== Exercise prompt ==
Reproduce every one of the records below verbatim, omitting the pictures.

.....

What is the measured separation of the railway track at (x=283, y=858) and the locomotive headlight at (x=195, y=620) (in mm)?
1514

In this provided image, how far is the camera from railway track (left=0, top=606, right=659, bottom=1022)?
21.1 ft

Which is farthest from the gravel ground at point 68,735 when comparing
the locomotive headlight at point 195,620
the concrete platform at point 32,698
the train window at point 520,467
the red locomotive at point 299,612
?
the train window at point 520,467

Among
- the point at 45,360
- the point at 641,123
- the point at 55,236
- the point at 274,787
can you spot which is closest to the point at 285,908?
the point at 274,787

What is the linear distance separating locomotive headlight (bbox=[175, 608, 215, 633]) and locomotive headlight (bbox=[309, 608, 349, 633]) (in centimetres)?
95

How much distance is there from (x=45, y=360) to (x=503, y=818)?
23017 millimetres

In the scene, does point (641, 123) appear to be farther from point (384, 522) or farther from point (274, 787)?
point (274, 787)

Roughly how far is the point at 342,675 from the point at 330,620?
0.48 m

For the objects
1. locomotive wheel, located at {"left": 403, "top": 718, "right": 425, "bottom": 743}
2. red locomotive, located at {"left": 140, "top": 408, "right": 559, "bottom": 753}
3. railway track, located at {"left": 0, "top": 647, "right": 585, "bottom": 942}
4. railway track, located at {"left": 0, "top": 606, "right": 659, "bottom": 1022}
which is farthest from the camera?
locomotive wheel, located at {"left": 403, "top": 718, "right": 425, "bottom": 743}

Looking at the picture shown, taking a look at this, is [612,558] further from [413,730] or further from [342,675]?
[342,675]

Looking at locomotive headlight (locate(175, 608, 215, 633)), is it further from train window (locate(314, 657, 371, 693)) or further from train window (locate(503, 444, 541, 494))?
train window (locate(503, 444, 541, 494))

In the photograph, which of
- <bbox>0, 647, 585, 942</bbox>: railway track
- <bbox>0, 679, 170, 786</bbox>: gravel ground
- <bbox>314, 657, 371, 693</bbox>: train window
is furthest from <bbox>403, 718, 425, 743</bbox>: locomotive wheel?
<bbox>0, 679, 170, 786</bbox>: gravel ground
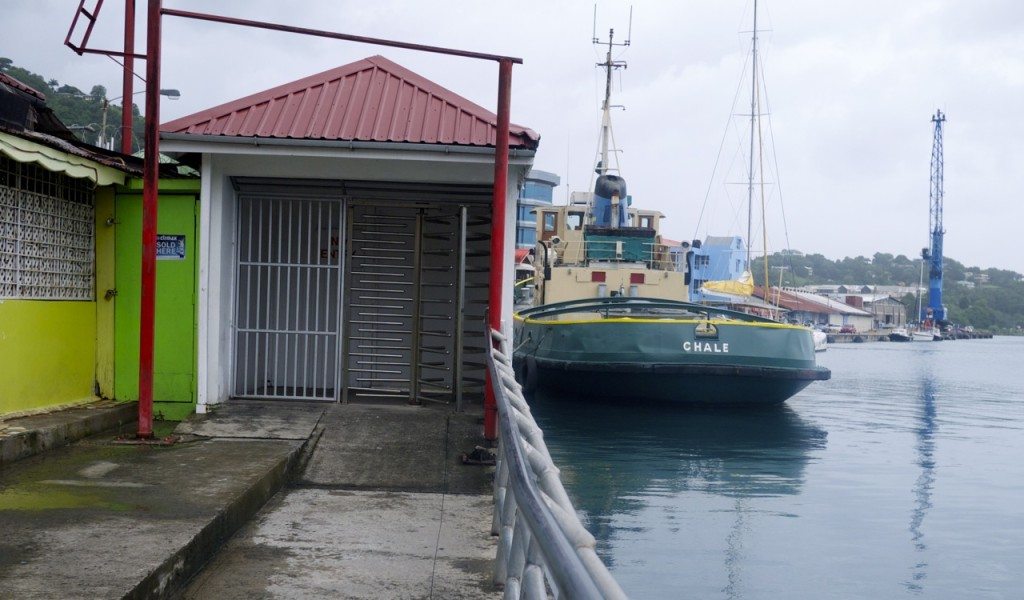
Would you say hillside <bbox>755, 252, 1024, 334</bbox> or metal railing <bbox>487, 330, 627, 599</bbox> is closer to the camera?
metal railing <bbox>487, 330, 627, 599</bbox>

.....

== Task output ==
What is the measured separation of the railway track at (x=283, y=858) and the locomotive headlight at (x=195, y=620) (in mm)?
1514

In this provided image, how far is the camera from railway track (left=0, top=606, right=659, bottom=1022)?
21.1 ft

Which is farthest from the gravel ground at point 68,735 when comparing
the locomotive headlight at point 195,620
the concrete platform at point 32,698
the train window at point 520,467
the red locomotive at point 299,612
?
the train window at point 520,467

Among
- the point at 45,360
- the point at 641,123
- the point at 55,236
- the point at 274,787
can you spot which is closest to the point at 285,908?
the point at 274,787

What is the linear distance separating locomotive headlight (bbox=[175, 608, 215, 633]) and locomotive headlight (bbox=[309, 608, 349, 633]) (in centimetres)?
95

How much distance is there from (x=45, y=360) to (x=503, y=818)?
23017 millimetres

In the scene, does point (641, 123) appear to be farther from point (384, 522) or farther from point (274, 787)?
point (274, 787)

Roughly how far is the point at 342,675 from the point at 330,620?
0.48 m

For the objects
1. locomotive wheel, located at {"left": 403, "top": 718, "right": 425, "bottom": 743}
2. red locomotive, located at {"left": 140, "top": 408, "right": 559, "bottom": 753}
3. railway track, located at {"left": 0, "top": 647, "right": 585, "bottom": 942}
4. railway track, located at {"left": 0, "top": 606, "right": 659, "bottom": 1022}
which is farthest from the camera?
locomotive wheel, located at {"left": 403, "top": 718, "right": 425, "bottom": 743}

Looking at the picture shown, taking a look at this, is [612,558] further from [413,730] or further from [342,675]?
[342,675]

Looking at locomotive headlight (locate(175, 608, 215, 633)), is it further from train window (locate(314, 657, 371, 693)) or further from train window (locate(503, 444, 541, 494))?
train window (locate(503, 444, 541, 494))

In the photograph, which of
- <bbox>0, 647, 585, 942</bbox>: railway track
- <bbox>0, 679, 170, 786</bbox>: gravel ground
- <bbox>314, 657, 371, 693</bbox>: train window
is furthest from <bbox>403, 718, 425, 743</bbox>: locomotive wheel?
<bbox>0, 679, 170, 786</bbox>: gravel ground
Would you say hillside <bbox>755, 252, 1024, 334</bbox> or metal railing <bbox>487, 330, 627, 599</bbox> is closer to the camera?
metal railing <bbox>487, 330, 627, 599</bbox>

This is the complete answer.